## Ausgewählter Auszug
Le Livre de Poche: Les Classiques de Poche, 573 Seiten
Deutsche Ausgaben bei dtv (2007) / Hanser (2003) und Beck (1988)
https://de.wikipedia.org/wiki/Gefährliche_Liebschaften
https://fr.wikipedia.org/wiki/Les_Liaisons_dangereuses

Pierre-Ambroise-François Choderlos de Laclos (1741-1803) beschäftigte sich hauptsächlich mit Rekruten und Kanonen, denn er machte als Hauptmann Karriere und wurde später zum General bei der Artillerie der ernannt.
Etliche Leute behaupten vollmundig, sie könnten einen Roman schreiben. Nun ja, Choderlos de Laclos hat diese Idee in die Tat umgesetzt. Am Vorabend der Französischen Revolution erschien sein einziges Buch und machte sofort Furore. In erster Linie wurde dabei getratscht und gerätselt, welche echten Höflinge sich hinter welchen fiktiven Figuren verbargen.

## Aufgabe 1
Stimmen die folgenden Aussagen mit dem Text über Choderlos de Laclos überein? Antworten Sie jeweils mit Ja oder Nein und zitieren Sie die entscheidenden Worte des Textes wörtlich.
(a) Choderlos de Laclos veröffentlichte mehrere Romane.
(b) Sein Buch erschien am Vorabend der Französischen Revolution.
(c) Man rätselte, welche echten Höflinge sich hinter den fiktiven Figuren verbargen.
## Aufgabe 2
Geben Sie aus dem obigen Text über Choderlos de Laclos alles von „Pierre-Ambroise-François Choderlos de“ bis hinunter zu „fiktiven Figuren verbargen.“ unverändert wieder.

## Datenabschnitt
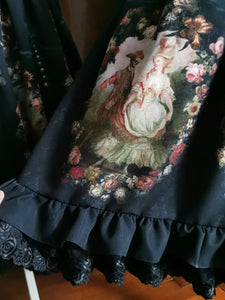 Rococo Dance Macabre Skirt Black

## Musterlösung 1
(a) Nein: „erschien sein einziges Buch“
(b) Ja: „Am Vorabend der Französischen Revolution erschien sein einziges Buch“
(c) Ja: „gerätselt, welche echten Höflinge sich hinter welchen fiktiven Figuren verbargen“

## Musterlösung 2
Pierre-Ambroise-François Choderlos de Laclos (1741-1803) beschäftigte sich hauptsächlich mit Rekruten und Kanonen, denn er machte als Hauptmann Karriere und wurde später zum General bei der Artillerie der ernannt.
Etliche Leute behaupten vollmundig, sie könnten einen Roman schreiben. Nun ja, Choderlos de Laclos hat diese Idee in die Tat umgesetzt. Am Vorabend der Französischen Revolution erschien sein einziges Buch und machte sofort Furore. In erster Linie wurde dabei getratscht und gerätselt, welche echten Höflinge sich hinter welchen fiktiven Figuren verbargen.